Deletion of luxI increases luminescence of Vibrio fischeri

Bioluminescence in Vibrio fischeri is regulated by a quorum-dependent signaling system composed of LuxI and LuxR. LuxI generates N-3-oxohexanoyl homoserine lactone (3OC6-HSL), which triggers LuxR to activate transcription of the luxICDABEG operon responsible for bioluminescence. Surprisingly, a ∆luxI mutant produced more bioluminescence than the wild type in culture. In contrast, a 4 bp duplication within luxI, resulting in a frameshift mutation and null allele, decreased luminescence tenfold. A second signaling system encoded by ainSR affects bioluminescence by increasing levels of LuxR, via the transcriptional activator LitR, and the N-octanoyl homoserine lactone (C8-HSL) signal produced by AinS is considered only a weak activator of LuxR. However, ainS is required for the bright phenotype of the ∆luxI mutant in culture. When 3OC6-HSL was provided either in the medium or by expression of luxI in trans, all cultures were brighter, but the ∆luxI mutant remained significantly brighter than the luxI frameshift mutant. Taken together, these data suggest that the enhanced bioluminescence due to the LuxI product 3OC6-HSL counteracts a negative cis-acting regulatory element within the luxI gene and that when luxI is absent the C8-HSL signal is sufficient to induce luminescence.

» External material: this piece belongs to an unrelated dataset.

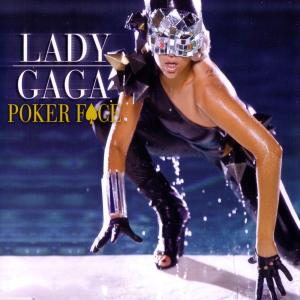 Album cover for Poker Face album cover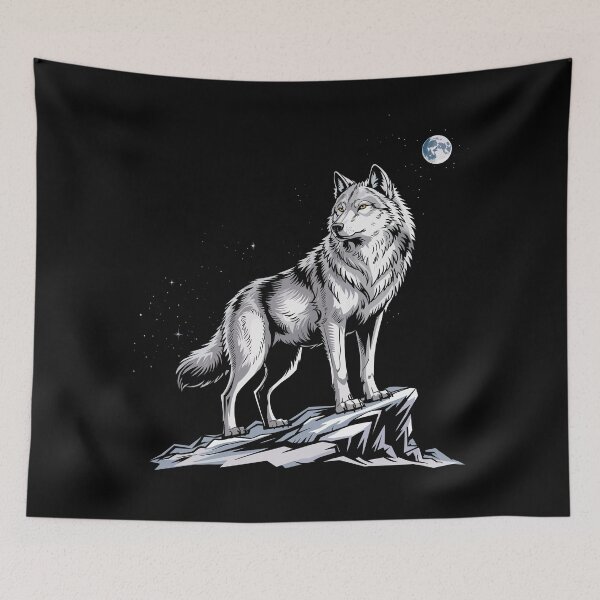 Item preview, Wolf Design. Version 4 designed and sold by ArthousePromos.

Importance: The regulation of bioluminescence by Vibrio fischeri is a textbook example of bacterial quorum-dependent pheromone signaling. The canonical regulatory model is that an autoinducer pheromone produced by LuxI accumulates as cells achieve a high density, and this LuxI-generated signal stimulates LuxR to activate transcription of the lux operon that underlies bioluminescence. The surprising observation that LuxI is dispensable for inducing bioluminescence forces a re-evaluation of the role of luxI. More broadly, the results underscore the potential deceptiveness of complex regulatory circuits, particularly those in which bacteria produce multiple related signaling molecules.